On The Formation of Double White Dwarfs: Reevaluating How We Parametrize the Common Envelope Phase

TL;DR

This paper reevaluates the common envelope phase in double white dwarf formation, proposing a new model where the first mass transfer can be stable, challenging previous assumptions about the necessity of two unstable phases.

Contribution

It introduces a detailed model for binary evolution that allows the first mass transfer to be stable, providing a better explanation for observed double white dwarf systems.

Findings

The gamma-formalism is inadequate for describing DWD formation.

Stable, non-conservative mass transfer can lead to DWDs.
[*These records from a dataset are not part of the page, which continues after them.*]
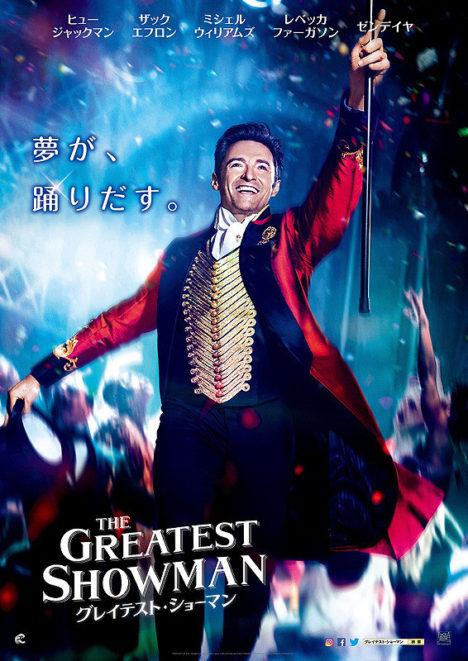 image-映画『グレイテスト・ショーマン』 | 名古屋池下のキックボクシングフィットネスジム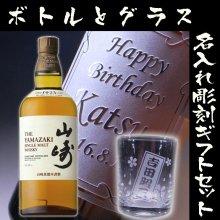 サントリー山崎とウイスキーグラス | 還暦祝いプレゼントの彫刻セット
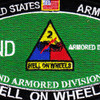 2nd Armored Division Military Occupational Specialty MOS Patch | Center Detail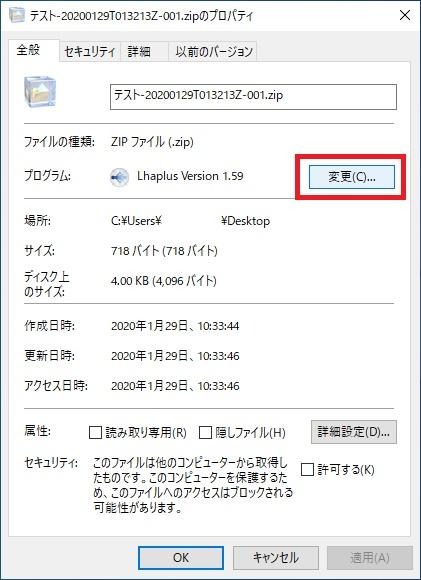7zip 解凍 文字化け ZIPファイルを文字化けさせずに解凍する方法
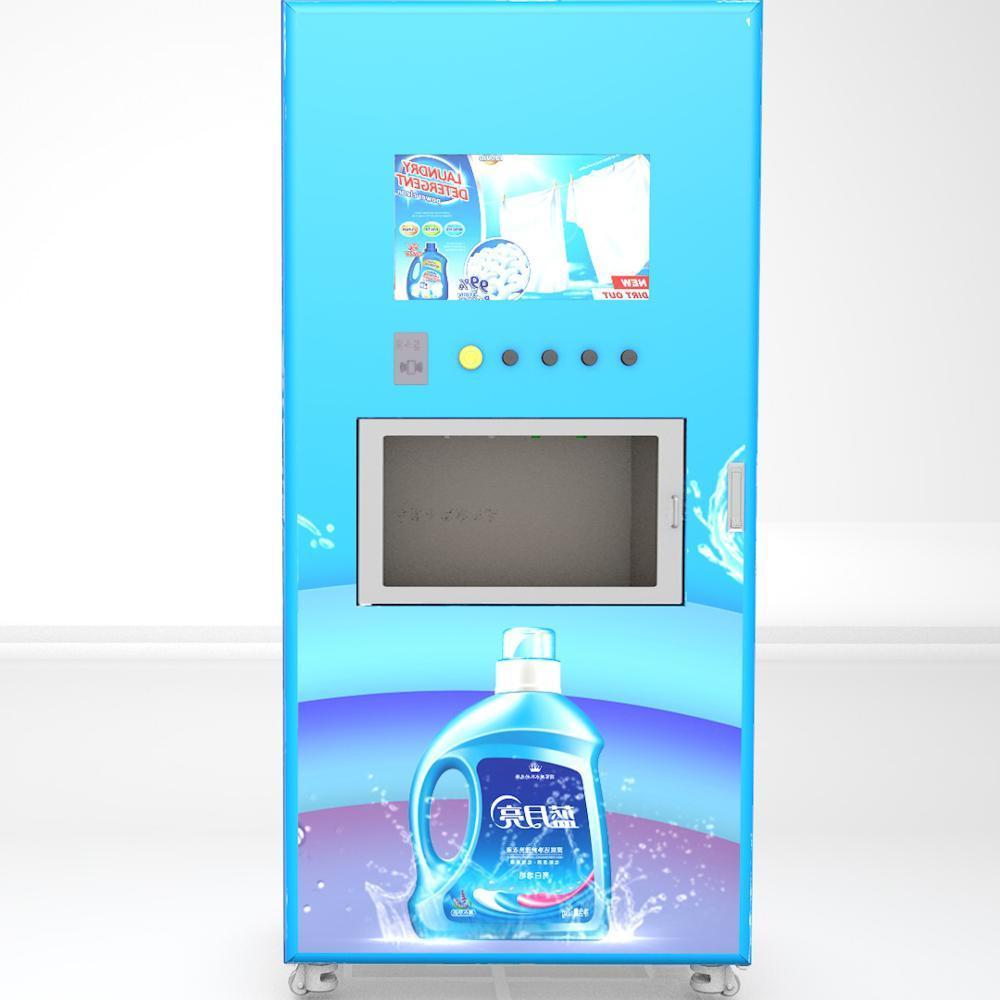 laundry liquid vending machine and detergent Vending Machine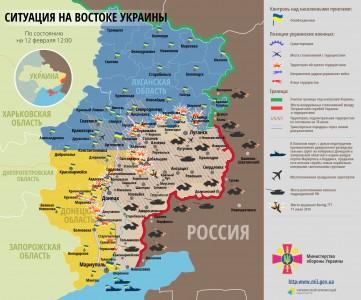 Bản đồ chiến sự miền đông Ukraina ngày 12/02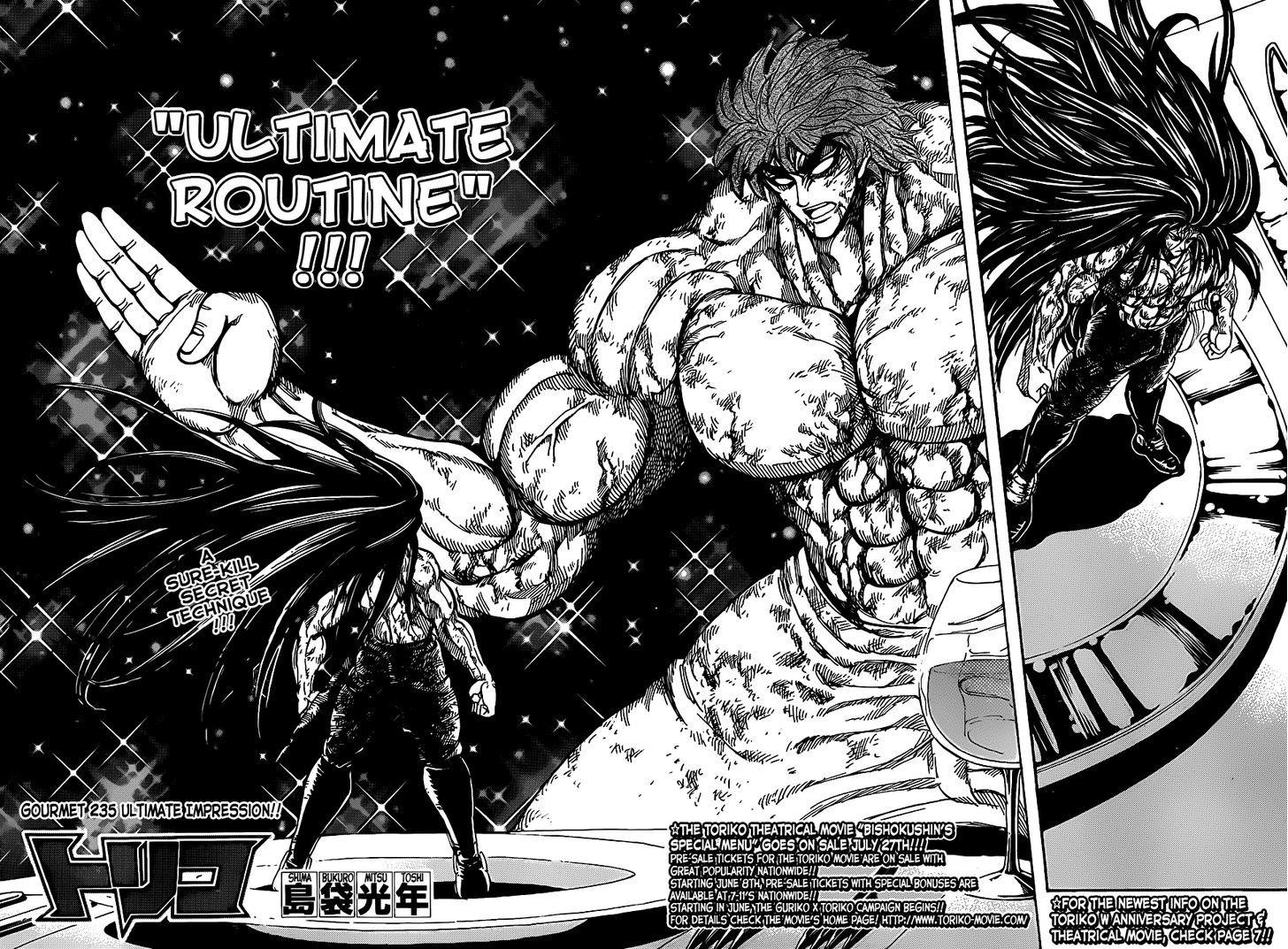 Toriko Chapter 235  Online Free Manga Read Image 2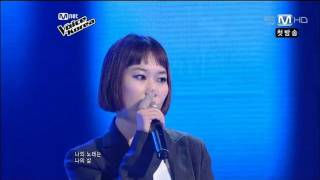 보이스코리아 시즌1 - 우혜미-나의 노래(김광석) 보이…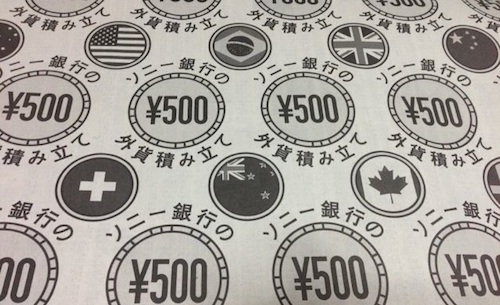 (2015/1/6)ソニー銀行の外貨積み立て「500円からトライ」の広告が気になる。世界経済との接点を持つ。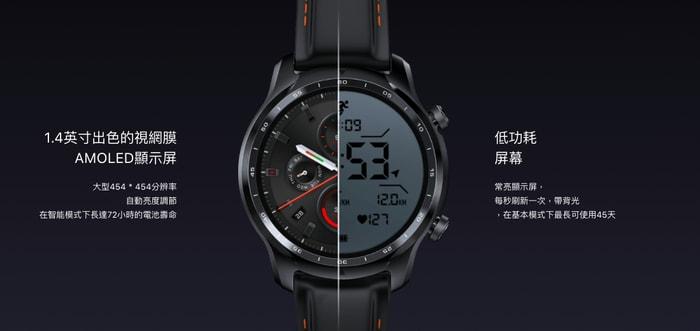 104Ticwatch pro 3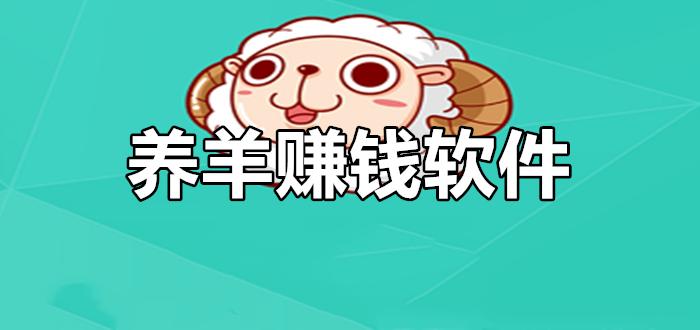 养羊赚钱软件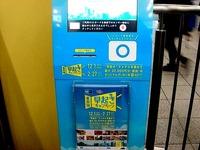20150112_東京メトロ_東西線_早起きキャンペーン_1741_DSC05164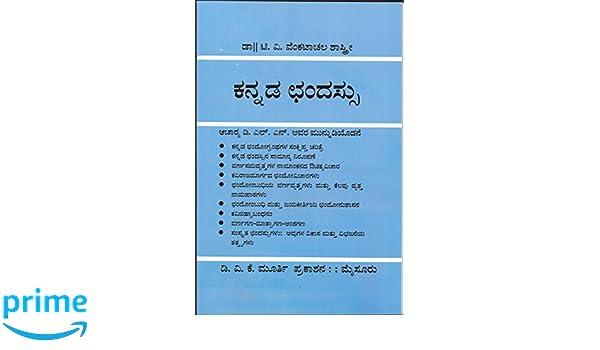 kannada vyakarana pdf free download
The model reproduces properties of observed helium DWDs.

Abstract

One class of compact binaries of special interest is that of double white dwarfs (DWDs). For many of these systems, the exact nature of the evolutionary channels by which they form remains uncertain. The canonical explanation calls for the progenitor binary system to undergo two subsequent mass-transfer events, both of which are unstable and lead to a common envelope (CE) phase. However, it has been shown that if both CE events obey the standard alpha prescription, it is not possible to reproduce all of the observed systems. As an alternative prescription, the gamma-formalism was proposed, which parametrizes the fraction of angular momentum carried away with mass loss, in contrast to the alpha prescription, which parametrizes energy loss. We demonstrate that the gamma-prescription is also inadequate in describing the evolution of an arbitrary DWD binary; clearly we require a deeper understanding of the physical mechanisms underlying their formation. We then present a detailed model for the evolution of Red Giant -- Main Sequence binaries during the first episode of mass transfer, and demonstrate that their evolution into DWDs need not arise through two phases of dynamical mass loss. Instead, the first episode of dramatic mass loss may be stable, non-conservative mass transfer. The second phase is then well described by the alpha prescription. We find that the considered progenitors can reproduce the properties of the observed helium DWDs in which the younger component is the more massive.